(A run of records)
※ ※ ※

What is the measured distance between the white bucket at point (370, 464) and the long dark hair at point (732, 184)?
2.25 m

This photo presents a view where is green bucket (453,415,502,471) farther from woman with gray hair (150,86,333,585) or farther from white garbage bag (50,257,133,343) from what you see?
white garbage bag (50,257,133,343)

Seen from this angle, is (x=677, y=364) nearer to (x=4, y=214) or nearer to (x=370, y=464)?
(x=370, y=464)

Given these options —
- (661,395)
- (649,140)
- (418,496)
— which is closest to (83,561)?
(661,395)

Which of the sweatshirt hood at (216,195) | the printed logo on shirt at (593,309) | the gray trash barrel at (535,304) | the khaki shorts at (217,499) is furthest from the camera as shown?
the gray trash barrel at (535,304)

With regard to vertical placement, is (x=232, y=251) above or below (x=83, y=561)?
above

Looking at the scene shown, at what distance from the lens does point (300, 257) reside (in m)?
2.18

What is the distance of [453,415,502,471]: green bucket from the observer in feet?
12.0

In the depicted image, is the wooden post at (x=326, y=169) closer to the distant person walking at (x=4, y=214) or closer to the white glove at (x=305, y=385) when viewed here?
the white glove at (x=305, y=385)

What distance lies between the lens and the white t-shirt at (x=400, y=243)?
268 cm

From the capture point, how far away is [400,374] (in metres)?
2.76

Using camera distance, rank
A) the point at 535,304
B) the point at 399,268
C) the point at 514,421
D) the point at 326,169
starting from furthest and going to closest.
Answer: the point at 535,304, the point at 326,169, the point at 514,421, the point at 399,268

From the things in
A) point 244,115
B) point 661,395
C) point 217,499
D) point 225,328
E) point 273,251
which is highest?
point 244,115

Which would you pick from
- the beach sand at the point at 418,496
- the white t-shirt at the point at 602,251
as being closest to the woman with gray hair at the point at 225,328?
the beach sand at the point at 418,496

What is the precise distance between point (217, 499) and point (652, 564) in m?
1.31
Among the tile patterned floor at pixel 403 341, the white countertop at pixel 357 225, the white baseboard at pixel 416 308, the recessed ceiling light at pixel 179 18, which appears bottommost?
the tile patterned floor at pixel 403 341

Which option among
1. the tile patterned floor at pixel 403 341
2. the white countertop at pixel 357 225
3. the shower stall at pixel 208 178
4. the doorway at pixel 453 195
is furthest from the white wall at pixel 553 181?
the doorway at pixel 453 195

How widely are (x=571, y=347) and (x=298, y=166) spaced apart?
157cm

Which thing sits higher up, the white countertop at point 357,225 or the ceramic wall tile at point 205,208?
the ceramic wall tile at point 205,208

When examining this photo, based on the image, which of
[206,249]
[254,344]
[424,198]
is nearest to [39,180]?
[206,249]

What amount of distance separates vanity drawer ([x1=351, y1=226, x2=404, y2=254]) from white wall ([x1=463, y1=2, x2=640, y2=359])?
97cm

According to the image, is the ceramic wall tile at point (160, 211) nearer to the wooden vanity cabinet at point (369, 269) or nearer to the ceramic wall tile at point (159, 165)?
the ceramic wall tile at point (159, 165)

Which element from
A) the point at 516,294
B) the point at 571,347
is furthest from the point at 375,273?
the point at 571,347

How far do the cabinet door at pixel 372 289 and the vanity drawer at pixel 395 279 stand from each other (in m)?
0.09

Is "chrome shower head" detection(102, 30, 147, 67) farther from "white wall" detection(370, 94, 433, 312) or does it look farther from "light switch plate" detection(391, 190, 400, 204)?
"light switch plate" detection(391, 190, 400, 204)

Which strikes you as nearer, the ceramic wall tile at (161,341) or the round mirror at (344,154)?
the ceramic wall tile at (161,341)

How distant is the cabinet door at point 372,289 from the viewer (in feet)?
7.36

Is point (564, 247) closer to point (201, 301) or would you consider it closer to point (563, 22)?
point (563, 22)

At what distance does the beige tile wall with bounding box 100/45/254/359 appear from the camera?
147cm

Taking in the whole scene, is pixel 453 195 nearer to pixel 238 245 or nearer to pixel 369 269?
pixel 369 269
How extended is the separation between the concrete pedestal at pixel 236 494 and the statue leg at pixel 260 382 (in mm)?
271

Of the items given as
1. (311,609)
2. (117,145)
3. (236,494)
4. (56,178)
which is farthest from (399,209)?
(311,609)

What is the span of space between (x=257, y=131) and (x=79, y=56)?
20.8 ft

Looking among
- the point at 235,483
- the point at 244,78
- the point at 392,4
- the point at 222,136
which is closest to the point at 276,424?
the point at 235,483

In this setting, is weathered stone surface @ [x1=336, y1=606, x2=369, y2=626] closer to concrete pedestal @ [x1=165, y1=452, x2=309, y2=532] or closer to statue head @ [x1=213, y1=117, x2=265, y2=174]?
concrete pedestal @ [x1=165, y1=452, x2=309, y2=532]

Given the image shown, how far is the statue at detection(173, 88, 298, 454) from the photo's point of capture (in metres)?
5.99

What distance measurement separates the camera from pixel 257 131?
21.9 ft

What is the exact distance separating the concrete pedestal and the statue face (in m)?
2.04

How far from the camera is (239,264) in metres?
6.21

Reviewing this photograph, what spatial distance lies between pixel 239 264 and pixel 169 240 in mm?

※ ※ ※

* [Set problem]
Extract every line of the data above and reproduce each one word for word, in the original order.

* [In response]
What is the measured distance between the white bucket at point (370, 464) and the long dark hair at point (732, 184)?
2.25 m

This photo presents a view where is green bucket (453,415,502,471) farther from woman with gray hair (150,86,333,585) or farther from white garbage bag (50,257,133,343) from what you see?
white garbage bag (50,257,133,343)

Seen from this angle, is (x=677, y=364) nearer to (x=4, y=214) or nearer to (x=370, y=464)?
(x=370, y=464)

Given these options —
- (661,395)
- (649,140)
- (418,496)
— which is closest to (83,561)?
(661,395)

Which of the sweatshirt hood at (216,195) | the printed logo on shirt at (593,309) | the gray trash barrel at (535,304) | the khaki shorts at (217,499) is furthest from the camera as shown?
the gray trash barrel at (535,304)

With regard to vertical placement, is (x=232, y=251) above or below (x=83, y=561)?
above

Looking at the scene shown, at what distance from the lens does point (300, 257) reside (in m)?
2.18

What is the distance of [453,415,502,471]: green bucket from the observer in feet?
12.0

In the depicted image, is the wooden post at (x=326, y=169) closer to the distant person walking at (x=4, y=214) or closer to the white glove at (x=305, y=385) when viewed here?
the white glove at (x=305, y=385)

What distance lies between the lens and the white t-shirt at (x=400, y=243)?
268 cm

From the capture point, how far away is [400,374] (in metres)?
2.76

Using camera distance, rank
A) the point at 535,304
B) the point at 399,268
C) the point at 514,421
D) the point at 326,169
starting from furthest and going to closest.
Answer: the point at 535,304, the point at 326,169, the point at 514,421, the point at 399,268

From the things in
A) point 244,115
B) point 661,395
C) point 217,499
D) point 225,328
E) point 273,251
which is highest?
point 244,115

Which would you pick from
- the beach sand at the point at 418,496
- the white t-shirt at the point at 602,251
as being closest to the woman with gray hair at the point at 225,328?
the beach sand at the point at 418,496

What is the precise distance between point (217, 499) and point (652, 564) in m?
1.31
Among the tile patterned floor at pixel 403 341, the white countertop at pixel 357 225, the white baseboard at pixel 416 308, the recessed ceiling light at pixel 179 18, which appears bottommost?
the tile patterned floor at pixel 403 341

Which option among
1. the tile patterned floor at pixel 403 341
2. the white countertop at pixel 357 225
3. the shower stall at pixel 208 178
4. the doorway at pixel 453 195
is furthest from the white wall at pixel 553 181?
the doorway at pixel 453 195

How widely are (x=571, y=347) and (x=298, y=166) spaced apart?
157cm

Which thing sits higher up, the white countertop at point 357,225 or the ceramic wall tile at point 205,208?
the ceramic wall tile at point 205,208

When examining this photo, based on the image, which of
[206,249]
[254,344]
[424,198]
is nearest to [39,180]?
[206,249]

What amount of distance separates vanity drawer ([x1=351, y1=226, x2=404, y2=254]) from white wall ([x1=463, y1=2, x2=640, y2=359])?
97cm

According to the image, is the ceramic wall tile at point (160, 211) nearer to the wooden vanity cabinet at point (369, 269) or nearer to the ceramic wall tile at point (159, 165)?
the ceramic wall tile at point (159, 165)

Which element from
A) the point at 516,294
B) the point at 571,347
is furthest from the point at 375,273?
the point at 571,347

How far do the cabinet door at pixel 372 289 and the vanity drawer at pixel 395 279 stand from each other (in m)?
0.09

Is "chrome shower head" detection(102, 30, 147, 67) farther from "white wall" detection(370, 94, 433, 312) or does it look farther from "light switch plate" detection(391, 190, 400, 204)?
"light switch plate" detection(391, 190, 400, 204)

Which strikes you as nearer, the ceramic wall tile at (161,341) or the round mirror at (344,154)?
the ceramic wall tile at (161,341)

How distant is the cabinet door at point 372,289 from the viewer (in feet)?
7.36

Is point (564, 247) closer to point (201, 301) or would you consider it closer to point (563, 22)?
point (563, 22)

At what distance does the beige tile wall with bounding box 100/45/254/359 appear from the camera?
147cm

Taking in the whole scene, is pixel 453 195 nearer to pixel 238 245 or nearer to pixel 369 269?
pixel 369 269
How extended is the separation between the concrete pedestal at pixel 236 494 and the statue leg at pixel 260 382 (in mm)?
271

Of the items given as
1. (311,609)
2. (117,145)
3. (236,494)
4. (56,178)
which is farthest from (399,209)?
(311,609)

What is the span of space between (x=257, y=131) and (x=79, y=56)?
20.8 ft

Looking among
- the point at 235,483
- the point at 244,78
- the point at 392,4
- the point at 222,136
which is closest to the point at 276,424?
the point at 235,483

In this setting, is weathered stone surface @ [x1=336, y1=606, x2=369, y2=626] closer to concrete pedestal @ [x1=165, y1=452, x2=309, y2=532] or closer to statue head @ [x1=213, y1=117, x2=265, y2=174]?
concrete pedestal @ [x1=165, y1=452, x2=309, y2=532]

Given the image shown, how far is the statue at detection(173, 88, 298, 454) from the photo's point of capture (in metres)?
5.99

What distance measurement separates the camera from pixel 257 131?
21.9 ft

What is the exact distance separating the concrete pedestal and the statue face (in m)?
2.04

How far from the camera is (239,264) in metres?
6.21

Reviewing this photograph, what spatial distance lies between pixel 239 264 and pixel 169 240 in mm?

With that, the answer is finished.